I’m not saying I’ve learned even a little bit of how to actually do this, but I think the first step is understanding, even philosophically, the how and why so that we can start making, even the tiniest of steps, in that direction.
How to make the degree symbol. I randomly learned how to make the degree symbol on my phone – hold down the zero button, and it pops up as an option. I’m not sorry about how excited I was about this new-to-me-knowledge.
My morning routine is just fine. I mean, DUH SARA, but I felt so vindicated by this piece. I, too, compulsively read about other people’s morning routines and beat myself up about my own trouble sticking to one one hundred percent of the time. I don’t know why it took the few sentences below to help me see that people self-reporting their morning routines were likely talking about their idealized morning when everything goes perfectly (and/or they also have nannies and trainers and who knows what else to help them actually accomplish their list of 37 things they supposedly do every morning before 5AM).

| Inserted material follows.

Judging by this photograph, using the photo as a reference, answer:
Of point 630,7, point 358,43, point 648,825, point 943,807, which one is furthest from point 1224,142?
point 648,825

Gordon Flett, a personality researcher at York University, in Canada…studies “perfectionist presentation”—the tendency of people to present flawless versions of their lives, particularly on social media—and the way others react to it. People are far more likely to describe their ideal morning than their realistic one, Flett says.
The False Promise of Morning Routines
I also realized that I do have a pretty decent morning routine, so I gave myself a pat on the back. Add this to my ever-growing n-of-one evidence file.
Your turn – what have you been learning and loving lately?!